Dal profilo politico, non ci sarebbe mai dovuto essere un governo del M5S. «Mai alleanze» è stato il mantra dei militanti pentastellati. I 5stelle proposero l’abolizione dell’immunità parlamentare (che c’è ancora), il non-riscorso alla fiducia alle camere (usata dai governi Conte), il non-salvataggio delle banche (fatto). D’altra parte, in merito alle promesse non mantenute ci sono l’abolizione della scorta (Conte la scorta ce l’aveva) e la riduzione delle auto blu (ancora sfreccianti per Roma) E anche l’impeachment di Sergio Mattarella (al Quirinale fino al 2022) e l’abolizione del doppio mandato (parlamentari eletti nel 2013 sono stati rieletti nel 2018, Luigi Di Maio in testa). Non si dimentichino poi il sorteggio dei membri del CSM (che non è avvenuto) e le dirette streaming per i colloqui (non si è mai vista alcuna riunione da nessun ministero; sarebbe stato interessante vedere Vito Crimi o Danilo Toninelli a colloquio con Draghi).
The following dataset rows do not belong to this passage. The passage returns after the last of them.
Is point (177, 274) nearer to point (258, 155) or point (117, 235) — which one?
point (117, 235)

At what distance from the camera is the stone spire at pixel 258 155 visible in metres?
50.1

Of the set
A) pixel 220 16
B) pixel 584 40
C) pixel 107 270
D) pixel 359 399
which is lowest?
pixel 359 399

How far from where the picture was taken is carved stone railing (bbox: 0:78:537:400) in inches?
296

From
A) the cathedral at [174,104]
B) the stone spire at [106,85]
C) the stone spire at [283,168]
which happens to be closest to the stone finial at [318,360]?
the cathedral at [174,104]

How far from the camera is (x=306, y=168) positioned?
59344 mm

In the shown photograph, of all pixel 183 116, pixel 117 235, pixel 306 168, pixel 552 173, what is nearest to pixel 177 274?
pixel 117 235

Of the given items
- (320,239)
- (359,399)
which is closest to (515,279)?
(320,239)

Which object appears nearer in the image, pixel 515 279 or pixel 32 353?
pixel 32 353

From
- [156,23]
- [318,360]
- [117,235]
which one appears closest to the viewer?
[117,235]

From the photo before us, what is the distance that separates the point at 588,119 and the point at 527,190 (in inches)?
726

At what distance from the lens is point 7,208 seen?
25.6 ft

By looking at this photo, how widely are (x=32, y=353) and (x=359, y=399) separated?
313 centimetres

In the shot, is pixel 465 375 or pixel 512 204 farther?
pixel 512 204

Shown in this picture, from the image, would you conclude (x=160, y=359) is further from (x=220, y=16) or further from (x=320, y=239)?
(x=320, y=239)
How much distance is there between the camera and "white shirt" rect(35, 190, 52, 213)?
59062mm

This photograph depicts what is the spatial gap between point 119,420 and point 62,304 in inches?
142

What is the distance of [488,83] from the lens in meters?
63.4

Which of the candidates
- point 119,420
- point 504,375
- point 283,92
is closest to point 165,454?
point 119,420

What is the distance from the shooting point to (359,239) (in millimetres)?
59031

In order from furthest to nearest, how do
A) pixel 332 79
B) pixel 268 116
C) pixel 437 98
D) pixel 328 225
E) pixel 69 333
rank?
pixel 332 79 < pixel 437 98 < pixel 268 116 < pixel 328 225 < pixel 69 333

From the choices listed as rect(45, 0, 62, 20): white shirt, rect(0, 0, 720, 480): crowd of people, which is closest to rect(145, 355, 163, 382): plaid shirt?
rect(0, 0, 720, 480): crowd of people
Dal profilo economico, i promotori della “decrescita felice” avevano ripetutamente detto che non ci sarebbe stata alcuna manovra economica “dettata da Bruxelles”. Quella 2018-2019 è stata supervisionata interamente dall’UE. I 5stelle dissero poi che non ci sarebbe stata alcuna fatturazione elettronica (introdotta), così come alcun aumento delle accise sulla benzina (fatto). D’altra parte, assieme alla Lega, strillarono per l’abolizione della Legge Fornero (che è ancora al suo posto), così come per l’abolizione del Reddito d’Inclusione (idem), l’abolizione degli ottanta Euro, nonché l’uscita dal global compact. Neppure la povertà è stata “abolita” … In compenso, chi pronunciò con vigore quella frase, ha certamente abolito la sua dal momento che conserva per la terza volta di fila un posto nell’esecutivo.
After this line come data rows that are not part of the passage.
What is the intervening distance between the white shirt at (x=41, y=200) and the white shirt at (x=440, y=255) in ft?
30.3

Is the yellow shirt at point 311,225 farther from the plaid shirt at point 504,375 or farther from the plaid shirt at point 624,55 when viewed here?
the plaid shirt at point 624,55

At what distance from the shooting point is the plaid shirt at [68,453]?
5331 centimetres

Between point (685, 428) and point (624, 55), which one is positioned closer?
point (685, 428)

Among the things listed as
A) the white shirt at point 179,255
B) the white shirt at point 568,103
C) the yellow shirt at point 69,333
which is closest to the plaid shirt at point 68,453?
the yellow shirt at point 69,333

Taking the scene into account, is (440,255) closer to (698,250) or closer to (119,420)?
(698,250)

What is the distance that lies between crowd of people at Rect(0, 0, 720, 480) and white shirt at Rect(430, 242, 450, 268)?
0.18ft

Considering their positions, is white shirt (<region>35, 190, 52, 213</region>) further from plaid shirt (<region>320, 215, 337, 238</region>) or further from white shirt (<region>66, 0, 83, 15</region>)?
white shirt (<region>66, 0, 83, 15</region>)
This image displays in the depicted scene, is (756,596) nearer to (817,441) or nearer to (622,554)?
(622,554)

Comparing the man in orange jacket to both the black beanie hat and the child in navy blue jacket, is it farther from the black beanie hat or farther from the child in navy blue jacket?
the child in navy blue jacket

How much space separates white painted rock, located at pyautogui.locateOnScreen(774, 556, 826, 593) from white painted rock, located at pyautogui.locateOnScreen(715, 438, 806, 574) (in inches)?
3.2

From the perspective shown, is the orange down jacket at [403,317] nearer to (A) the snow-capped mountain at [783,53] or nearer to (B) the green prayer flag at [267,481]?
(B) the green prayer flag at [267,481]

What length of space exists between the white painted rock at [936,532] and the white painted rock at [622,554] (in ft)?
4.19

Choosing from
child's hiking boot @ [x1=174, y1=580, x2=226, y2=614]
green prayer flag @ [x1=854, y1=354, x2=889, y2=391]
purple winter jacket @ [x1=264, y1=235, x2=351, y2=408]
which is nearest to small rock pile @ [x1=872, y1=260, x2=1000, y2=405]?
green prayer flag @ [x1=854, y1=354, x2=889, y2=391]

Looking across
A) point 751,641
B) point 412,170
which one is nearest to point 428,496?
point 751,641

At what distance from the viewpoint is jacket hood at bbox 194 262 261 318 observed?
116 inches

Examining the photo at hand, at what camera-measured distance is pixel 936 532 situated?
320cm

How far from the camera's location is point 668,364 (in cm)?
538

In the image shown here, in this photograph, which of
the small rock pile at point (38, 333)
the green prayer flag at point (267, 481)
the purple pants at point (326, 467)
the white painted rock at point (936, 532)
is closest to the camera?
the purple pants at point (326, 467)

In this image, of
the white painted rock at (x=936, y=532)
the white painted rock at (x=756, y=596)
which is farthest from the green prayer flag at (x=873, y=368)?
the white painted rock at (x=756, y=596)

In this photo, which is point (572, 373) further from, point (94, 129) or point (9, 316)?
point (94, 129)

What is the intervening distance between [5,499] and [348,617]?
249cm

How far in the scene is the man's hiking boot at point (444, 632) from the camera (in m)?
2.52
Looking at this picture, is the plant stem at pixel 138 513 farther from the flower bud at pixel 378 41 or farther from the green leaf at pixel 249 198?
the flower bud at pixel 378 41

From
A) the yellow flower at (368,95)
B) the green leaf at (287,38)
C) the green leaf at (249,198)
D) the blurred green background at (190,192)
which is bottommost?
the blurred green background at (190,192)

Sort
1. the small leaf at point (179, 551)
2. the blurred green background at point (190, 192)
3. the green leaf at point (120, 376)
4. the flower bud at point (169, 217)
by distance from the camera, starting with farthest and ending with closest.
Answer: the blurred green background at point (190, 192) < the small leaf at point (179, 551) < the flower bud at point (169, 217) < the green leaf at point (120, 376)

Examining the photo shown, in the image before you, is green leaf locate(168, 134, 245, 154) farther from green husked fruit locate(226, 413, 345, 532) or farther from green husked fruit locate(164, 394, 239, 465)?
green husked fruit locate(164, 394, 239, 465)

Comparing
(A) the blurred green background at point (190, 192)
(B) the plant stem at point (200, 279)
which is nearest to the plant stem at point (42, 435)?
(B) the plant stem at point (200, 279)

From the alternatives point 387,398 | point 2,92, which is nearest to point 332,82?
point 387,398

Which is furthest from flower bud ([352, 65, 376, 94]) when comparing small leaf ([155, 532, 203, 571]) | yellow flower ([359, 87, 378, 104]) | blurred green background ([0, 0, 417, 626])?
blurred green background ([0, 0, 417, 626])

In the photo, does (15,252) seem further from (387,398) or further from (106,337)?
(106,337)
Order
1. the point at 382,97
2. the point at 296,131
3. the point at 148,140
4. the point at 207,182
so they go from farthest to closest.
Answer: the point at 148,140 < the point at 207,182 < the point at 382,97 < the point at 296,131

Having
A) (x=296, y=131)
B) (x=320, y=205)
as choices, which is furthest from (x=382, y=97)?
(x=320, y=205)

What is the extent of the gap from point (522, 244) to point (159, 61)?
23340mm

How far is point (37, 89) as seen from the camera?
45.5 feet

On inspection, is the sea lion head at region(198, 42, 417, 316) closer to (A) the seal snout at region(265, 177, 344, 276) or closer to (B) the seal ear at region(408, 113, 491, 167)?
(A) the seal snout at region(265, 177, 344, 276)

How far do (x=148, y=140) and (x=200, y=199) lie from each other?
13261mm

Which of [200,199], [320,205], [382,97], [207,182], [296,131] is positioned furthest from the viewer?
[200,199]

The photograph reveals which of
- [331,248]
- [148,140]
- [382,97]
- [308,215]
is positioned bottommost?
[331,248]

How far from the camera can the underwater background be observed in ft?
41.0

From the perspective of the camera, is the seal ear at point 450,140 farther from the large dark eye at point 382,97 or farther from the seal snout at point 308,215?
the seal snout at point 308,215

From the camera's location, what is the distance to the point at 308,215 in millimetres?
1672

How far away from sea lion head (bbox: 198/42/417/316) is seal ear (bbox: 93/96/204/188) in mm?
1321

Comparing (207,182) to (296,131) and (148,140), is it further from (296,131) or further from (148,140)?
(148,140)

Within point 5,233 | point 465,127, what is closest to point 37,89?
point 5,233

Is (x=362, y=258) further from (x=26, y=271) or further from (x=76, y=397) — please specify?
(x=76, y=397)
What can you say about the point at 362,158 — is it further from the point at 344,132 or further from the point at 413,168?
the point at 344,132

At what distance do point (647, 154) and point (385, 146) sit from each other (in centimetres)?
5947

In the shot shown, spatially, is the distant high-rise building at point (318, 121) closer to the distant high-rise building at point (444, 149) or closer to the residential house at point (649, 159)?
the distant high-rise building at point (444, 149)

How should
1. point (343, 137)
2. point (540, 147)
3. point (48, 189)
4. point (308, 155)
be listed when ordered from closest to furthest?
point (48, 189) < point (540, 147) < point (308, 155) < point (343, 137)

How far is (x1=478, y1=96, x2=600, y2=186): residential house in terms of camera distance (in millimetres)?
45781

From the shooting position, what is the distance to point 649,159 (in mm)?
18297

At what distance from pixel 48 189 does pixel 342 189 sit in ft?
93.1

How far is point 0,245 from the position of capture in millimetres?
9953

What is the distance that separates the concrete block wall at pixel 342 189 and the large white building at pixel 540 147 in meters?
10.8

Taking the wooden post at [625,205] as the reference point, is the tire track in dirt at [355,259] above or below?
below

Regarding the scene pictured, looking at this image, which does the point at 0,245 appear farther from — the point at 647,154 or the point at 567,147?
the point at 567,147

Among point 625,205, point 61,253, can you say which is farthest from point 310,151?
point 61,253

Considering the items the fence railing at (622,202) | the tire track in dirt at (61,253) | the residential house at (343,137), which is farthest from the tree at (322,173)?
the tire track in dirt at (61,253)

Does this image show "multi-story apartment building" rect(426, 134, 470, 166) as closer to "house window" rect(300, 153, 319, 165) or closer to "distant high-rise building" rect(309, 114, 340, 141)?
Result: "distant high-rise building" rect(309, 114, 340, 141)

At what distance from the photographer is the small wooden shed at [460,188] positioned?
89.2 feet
Dal profilo infrastrutturale, i 5stelle hanno sempre mostrato avversione nei confronti del/la TAV. Volentieri, avrebbero abolito/a pure quello/a. Dissero pure che non avrebbero fatto alcuna “analisi costi benefici” dello/a stesso/a, cosa che prontamente fecero. Dissero che non avrebbero fatto alcun condono edilizio (oggi consentiti più che in passato), così come non avrebbero portato avanti il progetto del Terzo Valico (che procede). D’altra parte, gridarono all’abolizione degli F35 (che non è avvenuta) e ordinavano ai loro parlamentari di recarsi al lavoro in autobus (una pagliacciata che è durata un paio di giorni).
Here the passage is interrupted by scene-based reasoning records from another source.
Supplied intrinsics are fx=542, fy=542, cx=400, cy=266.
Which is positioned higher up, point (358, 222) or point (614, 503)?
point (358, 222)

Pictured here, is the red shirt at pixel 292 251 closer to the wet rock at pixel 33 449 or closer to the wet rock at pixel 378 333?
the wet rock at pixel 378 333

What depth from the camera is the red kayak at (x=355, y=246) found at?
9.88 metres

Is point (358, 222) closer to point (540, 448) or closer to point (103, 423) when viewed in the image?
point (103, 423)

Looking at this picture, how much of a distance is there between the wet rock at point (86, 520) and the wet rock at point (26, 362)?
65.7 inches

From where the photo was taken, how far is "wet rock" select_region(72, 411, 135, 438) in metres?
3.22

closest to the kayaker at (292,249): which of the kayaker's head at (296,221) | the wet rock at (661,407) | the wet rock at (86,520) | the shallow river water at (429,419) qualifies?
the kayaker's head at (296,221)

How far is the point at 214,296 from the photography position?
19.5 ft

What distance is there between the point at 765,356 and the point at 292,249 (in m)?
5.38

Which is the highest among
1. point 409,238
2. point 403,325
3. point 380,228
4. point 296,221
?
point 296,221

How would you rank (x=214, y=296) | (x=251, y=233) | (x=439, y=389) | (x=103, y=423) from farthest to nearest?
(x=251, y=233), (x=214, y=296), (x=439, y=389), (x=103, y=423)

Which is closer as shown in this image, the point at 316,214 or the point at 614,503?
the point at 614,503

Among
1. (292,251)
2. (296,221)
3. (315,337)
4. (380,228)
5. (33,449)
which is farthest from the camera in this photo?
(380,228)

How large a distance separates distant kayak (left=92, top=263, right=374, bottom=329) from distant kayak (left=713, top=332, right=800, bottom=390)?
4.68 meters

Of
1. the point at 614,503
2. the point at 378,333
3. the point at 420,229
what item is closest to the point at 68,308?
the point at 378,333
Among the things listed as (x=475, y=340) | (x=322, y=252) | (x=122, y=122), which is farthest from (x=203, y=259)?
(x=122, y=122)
Dal profilo della politica estera, tutto quello che fu promesso non è stato realizzato. Non c’è stata alcuna uscita dalla NATO o dall’Euro (che non era solo la proposta dell’indossatore di felpe ed ex alleato di governo) e neppure alcun sostegno a Nicolás Maduro (che era stato difeso dai 5stelle, forse in ossequio al modello venezuelano di decrescita che il M5S invidiava). Forse però il più grave danno di politica estera, e questo si è materializzato eccome, è stato fatto il 23 marzo 2019, quando Governo Conte I firmò il “Memorandum of Understanding” con cui l’Italia entrava nella BRI. Xi Jinping, detto “Ping” – cit. Di Maio – si sfregava le mani: un nuovo Stato veniva aggiunto alla sua collezione.

Dal profilo ambientale, lasciando da parte ogni genere di complottismo che il M5S ha alimentato denigrando la scienza, tutte le panzane proposte non hanno trovato realizzazione. L’ambiente è stato uno dei cavalli da battaglia dei 5stelle: lo strumento per sentirsi “alternativi”, appealing. Non c’è stata l’abolizione delle trivellazioni sull’Adriatico, l’abolizione del TAP, l’abolizione dei voli di Stato per non inquinare e fare spendere di meno “la gente”. Neanche la trasformazione dell’ILVA in una zona verde (un parco giochi?), l’abolizione degli idrocarburi in agricoltura e degli inceneritori.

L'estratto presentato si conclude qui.